Variability is a rehab skill, not a late-stage add-on
- Early rehab is often overly predictable, with “chaos” saved for the end
- This case shows DL-style variability can be layered from mobility and motor control through plyometrics and sport-specific drills
Differential learning supports both mechanics and mindset
- Variability trains neuromuscular adaptability and coordination under perturbation
- High ACL-RSI and qualitative reports suggested improved confidence during training
Passing tests does not equal basketball readiness
- Basketball requires perception–action coupling under speed, fatigue, contact, and changing angles
- Differential learning offers a structured way to train adaptability instead of hoping it shows up during live play
Limitations
- A single case study of a motivated 18-year-old with no control condition.
- DL dosage is not quantified in a way that lets you replicate precisely (for example, “how many variations per drill per week”).
Coach’s Takeaway
- Start with “micro-variability” early ⮕ Change head position, arm position, stance width, tempo, or gaze while keeping the task safe.

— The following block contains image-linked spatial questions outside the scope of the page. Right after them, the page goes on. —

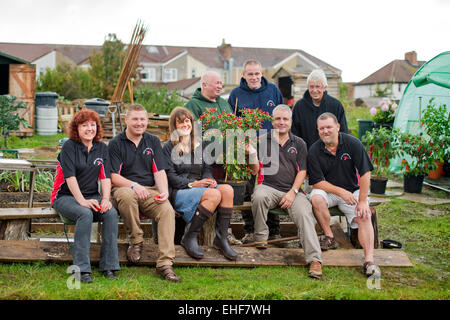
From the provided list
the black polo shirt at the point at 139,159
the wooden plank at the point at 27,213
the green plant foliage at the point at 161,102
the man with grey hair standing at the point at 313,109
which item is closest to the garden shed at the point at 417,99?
the man with grey hair standing at the point at 313,109

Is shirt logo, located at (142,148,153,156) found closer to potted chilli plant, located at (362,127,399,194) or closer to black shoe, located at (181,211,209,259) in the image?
black shoe, located at (181,211,209,259)

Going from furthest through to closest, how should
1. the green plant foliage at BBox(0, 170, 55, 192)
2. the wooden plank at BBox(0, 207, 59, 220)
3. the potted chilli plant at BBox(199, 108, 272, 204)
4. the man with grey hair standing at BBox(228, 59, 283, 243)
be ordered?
the green plant foliage at BBox(0, 170, 55, 192) → the man with grey hair standing at BBox(228, 59, 283, 243) → the potted chilli plant at BBox(199, 108, 272, 204) → the wooden plank at BBox(0, 207, 59, 220)

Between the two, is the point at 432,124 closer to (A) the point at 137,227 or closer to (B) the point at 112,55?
(A) the point at 137,227

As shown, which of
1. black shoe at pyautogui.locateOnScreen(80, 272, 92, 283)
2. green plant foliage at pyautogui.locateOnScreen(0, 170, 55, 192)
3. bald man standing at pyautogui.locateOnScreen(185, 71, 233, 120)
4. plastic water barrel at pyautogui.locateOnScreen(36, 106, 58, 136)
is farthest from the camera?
plastic water barrel at pyautogui.locateOnScreen(36, 106, 58, 136)

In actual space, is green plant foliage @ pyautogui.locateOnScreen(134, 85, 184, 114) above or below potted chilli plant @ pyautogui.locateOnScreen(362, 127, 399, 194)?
above

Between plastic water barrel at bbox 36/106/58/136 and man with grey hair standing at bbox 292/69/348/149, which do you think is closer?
man with grey hair standing at bbox 292/69/348/149

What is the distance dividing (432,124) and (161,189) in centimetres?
579

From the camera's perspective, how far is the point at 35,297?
3258 millimetres

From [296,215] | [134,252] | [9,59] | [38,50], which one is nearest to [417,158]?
[296,215]

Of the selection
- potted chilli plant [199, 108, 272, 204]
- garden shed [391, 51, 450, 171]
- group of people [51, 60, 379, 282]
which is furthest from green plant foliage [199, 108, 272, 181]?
garden shed [391, 51, 450, 171]

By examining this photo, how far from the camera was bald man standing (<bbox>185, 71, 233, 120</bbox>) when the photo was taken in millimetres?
4855

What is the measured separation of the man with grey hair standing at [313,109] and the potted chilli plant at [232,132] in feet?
3.23

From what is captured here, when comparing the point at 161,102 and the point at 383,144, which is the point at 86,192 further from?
the point at 161,102

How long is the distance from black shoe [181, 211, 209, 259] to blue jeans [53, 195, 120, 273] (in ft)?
2.28
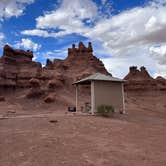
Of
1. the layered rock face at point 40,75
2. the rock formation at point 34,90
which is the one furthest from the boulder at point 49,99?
the rock formation at point 34,90

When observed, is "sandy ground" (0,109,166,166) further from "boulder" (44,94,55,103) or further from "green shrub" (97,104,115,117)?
"boulder" (44,94,55,103)

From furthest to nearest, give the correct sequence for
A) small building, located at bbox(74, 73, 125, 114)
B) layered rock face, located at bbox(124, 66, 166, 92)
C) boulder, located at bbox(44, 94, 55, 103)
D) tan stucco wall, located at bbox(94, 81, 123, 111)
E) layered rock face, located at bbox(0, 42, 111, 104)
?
layered rock face, located at bbox(124, 66, 166, 92) < layered rock face, located at bbox(0, 42, 111, 104) < boulder, located at bbox(44, 94, 55, 103) < tan stucco wall, located at bbox(94, 81, 123, 111) < small building, located at bbox(74, 73, 125, 114)

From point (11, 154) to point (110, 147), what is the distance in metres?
3.28

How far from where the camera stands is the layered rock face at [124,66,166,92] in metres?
52.0

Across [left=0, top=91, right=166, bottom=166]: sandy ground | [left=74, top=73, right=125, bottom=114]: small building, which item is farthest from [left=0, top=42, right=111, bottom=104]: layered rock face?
[left=0, top=91, right=166, bottom=166]: sandy ground

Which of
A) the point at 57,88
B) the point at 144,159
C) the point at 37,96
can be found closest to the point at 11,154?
the point at 144,159

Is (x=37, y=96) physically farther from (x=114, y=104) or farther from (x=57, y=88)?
(x=114, y=104)

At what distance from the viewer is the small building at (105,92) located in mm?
17828

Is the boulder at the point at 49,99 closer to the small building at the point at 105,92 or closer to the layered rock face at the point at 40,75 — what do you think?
the layered rock face at the point at 40,75

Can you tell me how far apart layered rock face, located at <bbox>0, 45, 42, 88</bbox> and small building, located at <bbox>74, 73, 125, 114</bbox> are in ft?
57.7

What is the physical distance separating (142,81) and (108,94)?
1423 inches

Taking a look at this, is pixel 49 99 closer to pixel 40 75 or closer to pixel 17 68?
pixel 40 75

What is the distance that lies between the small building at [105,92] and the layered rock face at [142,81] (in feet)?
107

- Progress variability with intensity ⮕ As loads and speeds rise, keep the variations but match them to what the knee can tolerate.
- Use DL to bridge to sport chaos ⮕ Before full reactive play, build variability into COD, decel, landing, and “ball + footwork” tasks so the athlete learns to self-organize under shifting constraints.
I hope this helps,
Ramsey
Reference: Arede, J., Zhou, R., Singh, H., Schollhörn, W.I. (2025). Applying Differential Learning During Rehabilitation After Anterior Cruciate Ligament Injury: A Basketball Single-Case Study. Healthcare, 13, 3247.